La mirada de Jack se clavó en el bulto de sábanas que la doncella llevaba en los brazos y que enseguida se apresuró a entregar a una criada con la orden de que las lavase. Jack, alarmado, vio unas manchas de color carmesí tintando el blanco de la tela.
Se encaminó a grandes pasos hacia las escaleras y las subió de tres en tres. Justo al llegar a su habitación, cruzó el umbral de la misma un hombre de cierta edad que llevaba la típica levita negra de los médicos. Era un hombre bajo y de hombros estrechos, pero poseía un aire de autoridad que sobrepasaba con mucho su estatura física. Cerró la puerta tras de sí, levantó la cabeza y contempló a Jack con mirada firme.
—¿Señor Devlin? Soy el doctor Leighton.
Al reconocer el apellido, Jack le tendió la mano.
—He oído a mi esposa mencionar su nombre — dijo—. Fue usted el que confirmó su embarazo.
—Así es. Por desgracia, estas cosas no siempre tienen la conclusión que uno espera de ellas.
Jack se quedó mirando al médico sin parpadear, sintiendo que la sangre se le helaba en las venas. Se abatió sobre él una sensación de incredulidad, de irrealidad.
—Ha perdido el niño — dijo en voz queda—. ¿Cómo? ¿Por qué?
—A veces no hay explicación para un aborto — repuso Leighton con gravedad—. Les sucede a mujeres sanas.
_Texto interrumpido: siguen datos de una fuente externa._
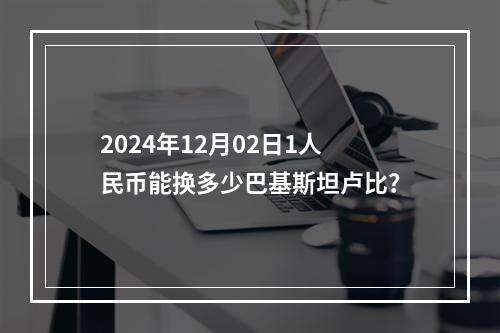 2024年12月02日1人民币能换多少巴基斯坦卢比？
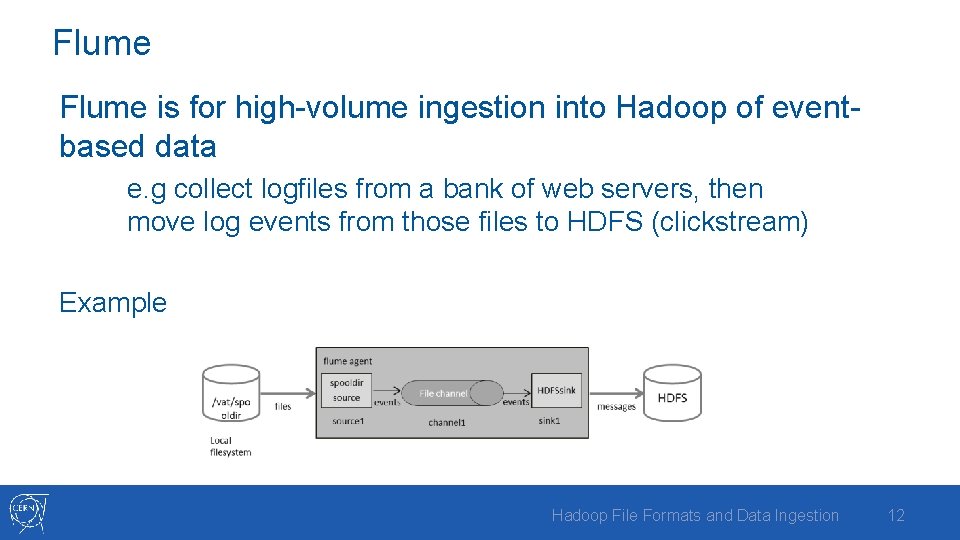 Flume is for high-volume ingestion into Hadoop of eventbased data e. g collect logfiles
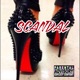 Scandal feat King Lil G Single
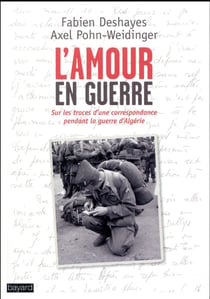 L'amour en guerre - sur les traces d'une correspondance pendant la guerre d'algérie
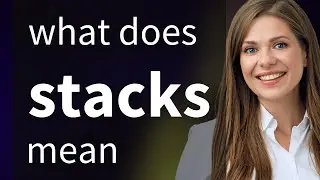 Stacks • what is STACKS meaning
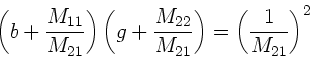 \begin{displaymath}
\left( b + \frac{M_{11}}{M_{21}} \right) \left( g +
\frac{M_{22}}{M_{21}} \right) = \left( \frac{1}{M_{21}} \right)^{2}
\end{displaymath}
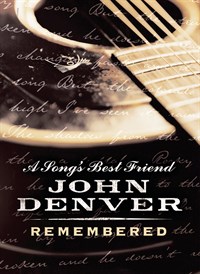 John Denver: A Song's Best Friend: John Denver Remembered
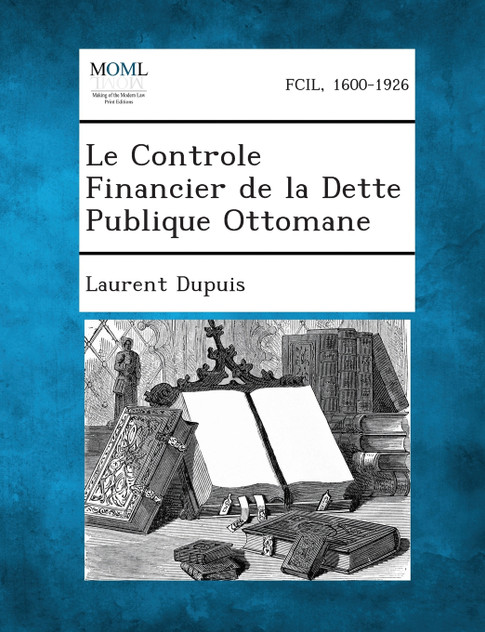 Le Controle Financier de La Dette Publique Ottomane Le Controle Financier de La Dette Publique Ottomane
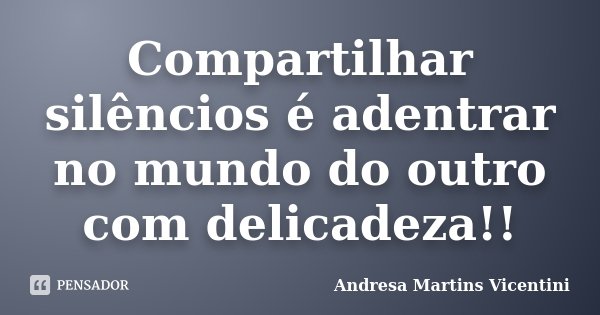 Compartilhar silêncios é adentrar no mundo do outro com delicadeza!!... Frase de Andresa Martins Vicentini.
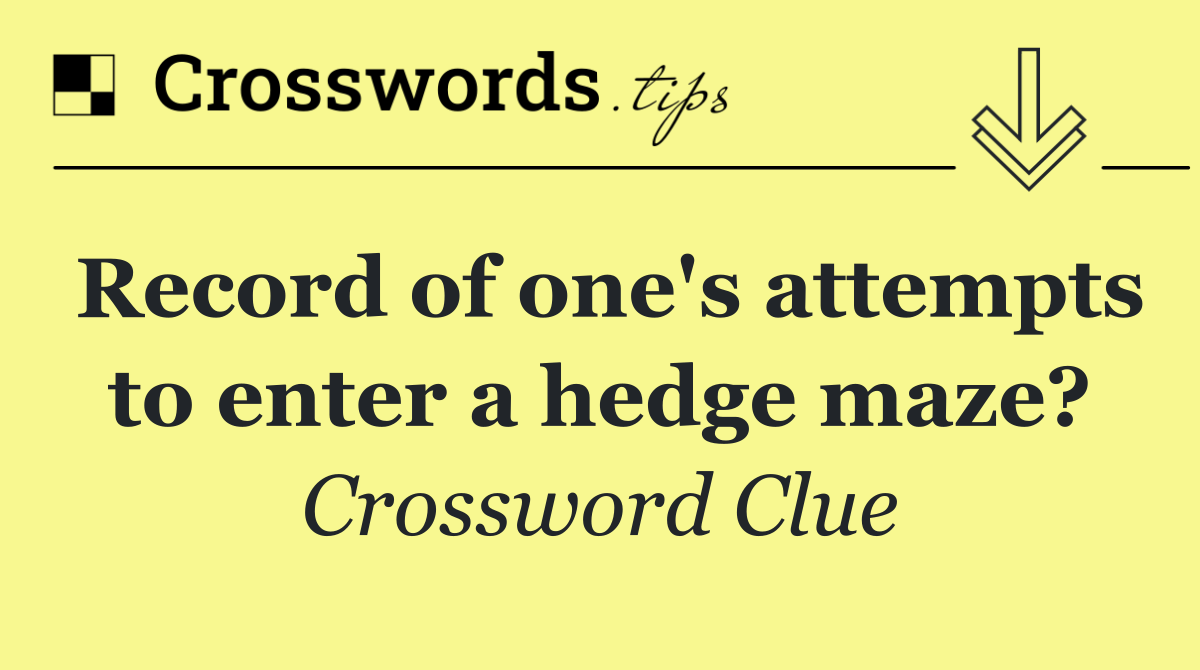 Record of one's attempts to enter a hedge maze?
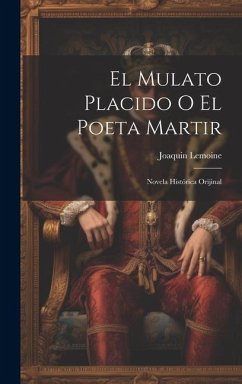 El Mulato Placido O El Poeta Martir: Novela Histórica Orijinal - Lemoine, Joaquin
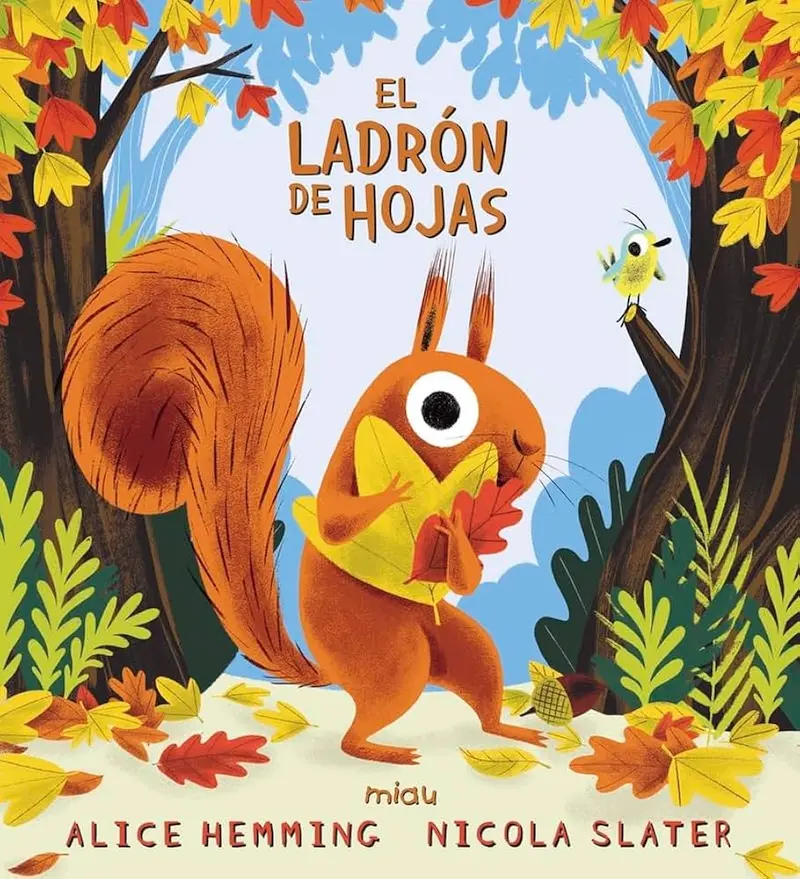 El Ladrón de Hojas - Miau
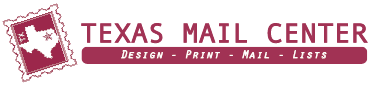 Texas Mail Center — Design, Print, Mail, Lists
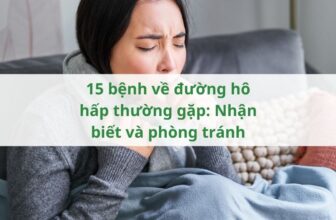 15 bệnh về đường hô hấp thường gặp: Nhận biết và phòng tránh
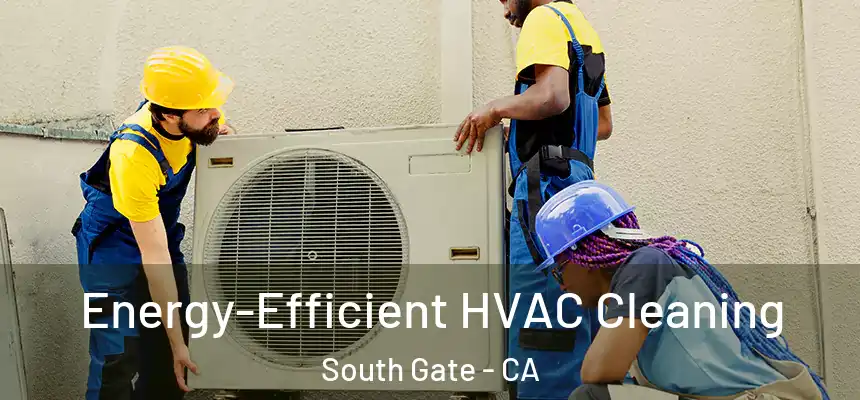 Energy-Efficient HVAC Cleaning South Gate - CA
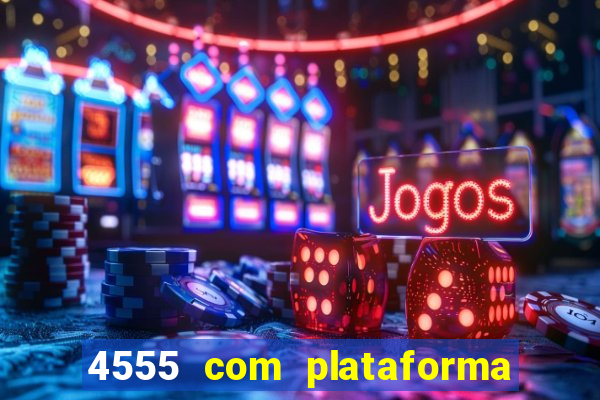 4555 com plataforma de jogos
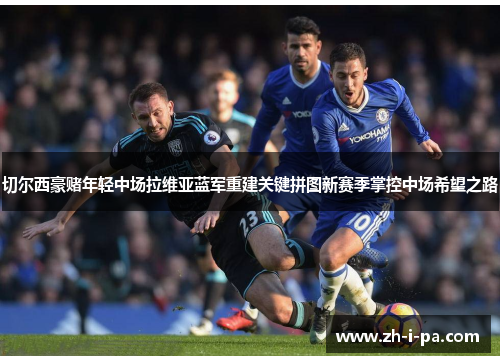 切尔西豪赌年轻中场拉维亚蓝军重建关键拼图新赛季掌控中场希望之路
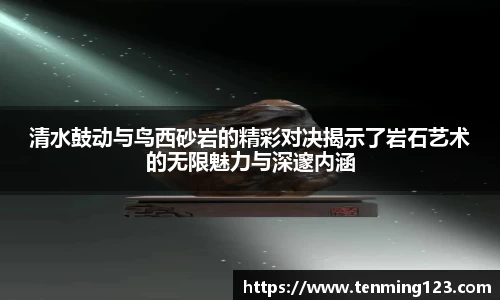 清水鼓动与鸟西砂岩的精彩对决揭示了岩石艺术的无限魅力与深邃内涵
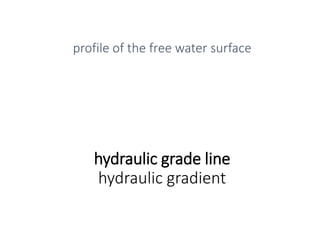hydraulic grade line
hydraulic gradient
profile of the free water surface
 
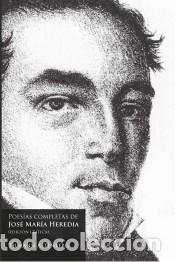 B&uuml;cher: Poes&iacute;as completas de Jos&eacute; Mar&iacute;a Heredia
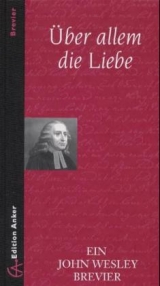 Über allem die Liebe - John Wesley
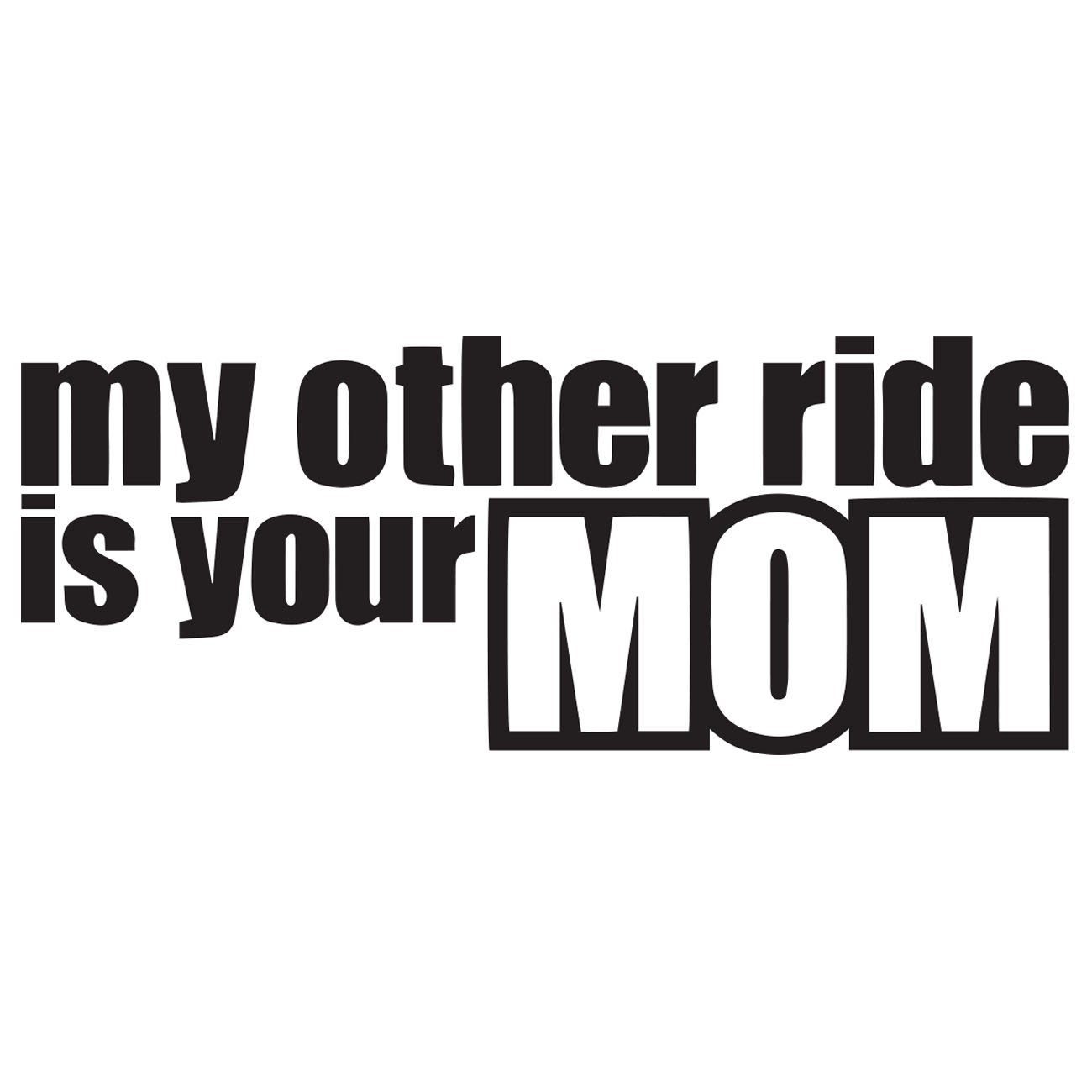 My other ride is your mom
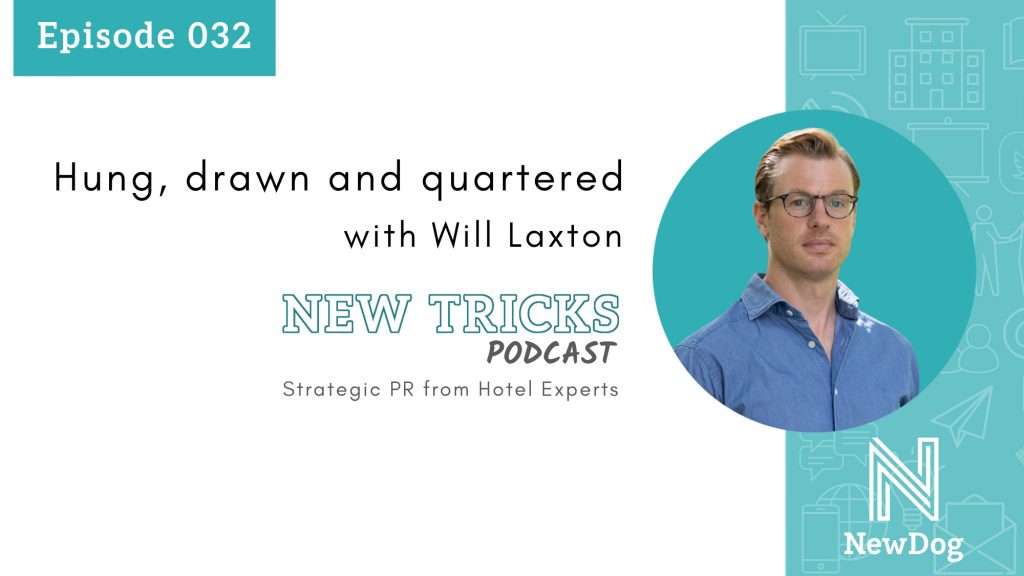 ep32 banner - new tricks podcast by new dog pr - strategic pr from hotel experts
A lo largo de la práctica de mi profesión he aprendido que, en ocasiones, la naturaleza sigue su propio curso, con independencia de lo que nosotros deseemos. Pero permítame que le asegure, tal como le he dicho a la señora Devlin, que esto no tiene por qué impedirle concebir y dar a luz un bebé la próxima vez.
Jack bajó la vista al suelo en profunda concentración. Por extraño que pareciera, no pudo evitar pensar en su padre, ya frío en su tumba, tan insensible en la muerte como lo había sido en vida. ¿Qué clase de hombre podía engendrar tantos hijos, legítimos e ilegítimos, y preocuparse tan poco de ellos? A Jack, cada pequeña vida le parecía de un valor infinito, y más ahora que acababa de perder una.
—Tal vez sea yo el culpable — musitó—. Compartimos el mismo dormitorio. Yo... Debería haberla dejado sola...
—No, no, señor Devlin. — Pese a la seriedad de la situación, en el rostro del médico apareció una débil sonrisa compasiva—. Hay casos en los que yo he prescrito que una paciente se abstuviera de mantener relaciones durante el embarazo, pero éste no era uno de ellos. Usted no ha provocado el aborto, señor, no más de lo que puede haberlo provocado su esposa. Se lo prometo no es culpa de nadie. En cambio, le he dicho a la señora Devlin que debe descansar durante unos días hasta que cese la hemorragia. Volveré antes de que finalice la semana para ver cómo va evolucionando. Como es natural, su estado de ánimo no será muy boyante durante un tiempo, pero su esposa parece ser una mujer de carácter fuerte. No veo por qué no ha de recuperarse con rapidez.
Cuando el médico se marchó, Jack entró en el dormitorio. Se le encogió el corazón de angustia al ver lo pequeña que parecía Amanda en la cama, ausentes toda su pasión y su buen ánimo habituales. Fue hasta ella y le retiró el pelo hacia atrás para besarla en la frente caliente.
—Lo siento mucho — le susurró mirándola a los ojos vacíos.
Aguardó algún tipo de reacción, ya fuera desesperación rabia o esperanza, pero el expresivo rostro de su esposa permaneció neutro. Amanda tenía un pliegue de la bata aferrado con fuerza en un puño, y lo retorcía y arrugaba sin cesar.
—Amanda — le dijo, tomando aquel puño en su mano—, por favor, háblame.
—No puedo — logró articular ella con voz ahogada como si una fuerza le atenazase la garganta.